Redação Pragmatismo
Política 16/Jul/2018 às 09:34 COMENTÁRIOS
Política

Mulher denota o infinito poder das palavras

Publicado em 16 Jul, 2018 às 09h34
Mulher infinito poder das palavras

Eduardo Bonzatto, Pragmatismo Político

O lugar mais sombrio é o que está debaixo da lâmpada” – provérbio chinês.

Não há judeu nem grego; não há escravo nem livre; não há homem nem mulher; porque todos vós sois um em Cristo Jesus” – GALATAS 3:28.

Você vê o meu corpo e pensa que sou eu
Ele não é eu ele não é meu
É só uma dádiva dada emprestada
Deus foi quem me deu por breve temporada
É só uma roupagem, densa embalagem
Que não me pertence
Aliás, nada me pertence nesse mundo
Tudo é transitório, tudo é ilusório
Ainda que se pense que o que se vê é pura realidade
Na verdade, o que se está a ver
Não é mais que um lapso
Distorcido da eternidade.
Além do véu de Maya, Tribo de Jah.

Mulher é uma palavra que evoca delicadeza e nos convida ao lugar da emoção, ao acolhimento, à generosidade, senhora do feminino primordial em que, mesmo dentro de nós, homens, há um habitar, um nicho, um santuário. Buscamos na mulher um alento para nossas aflições, na mãe que é fonte de amor e perdão, na filha, a quem desejamos plena felicidade contra as vicissitudes da vida, de uma vida que está ali, aguardando, espreitando, como um animal predador de olhos furtivos.

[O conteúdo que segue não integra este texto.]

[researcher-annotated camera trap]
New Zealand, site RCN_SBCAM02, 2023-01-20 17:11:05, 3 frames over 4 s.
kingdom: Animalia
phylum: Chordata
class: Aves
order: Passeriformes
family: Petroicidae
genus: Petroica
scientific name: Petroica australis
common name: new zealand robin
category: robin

Dizer mulher é parte de um universo e de um controverso que manifesta, pela própria inflexão da palavra, um acalanto, uma pacificação, uma discrição tão silenciosa que se desfaz quando mergulhamos nas relações tecidas entre os sexos. Aí toda idealização dos enunciados encontra uma espécie de entropia. Aí, no controverso da relação, Mulher passa a ser uma palavra maculada. Quando a buscamos na história, a ideologia assume uma sórdida primazia.

Será a memória construída pela instituição da família nuclear burguesa que vai prevalecer e não a da família extensa, que a todos acolhe.

Aí, Mulher não é mais só uma palavra. E em sua provocativa normatização não há interstícios. Por isso é também uma condenação. Um significado completo executado pela história e pelas relações. Mulher é submissão. É uma história da submissão. A palavra é tão poderosa que sugere que sempre existiu. Que a submissão da mulher sempre existiu, já que o termo, a palavra sempre existiu. O termo mulher não é neutro, absolutamente. Está carregado de valor e o valor é um eufemismo para a submissão. O determinismo é tão completo que qualquer luta para alterar as relações será sempre pífia. Parece até que o DNA da palavra está carregado desse determinismo.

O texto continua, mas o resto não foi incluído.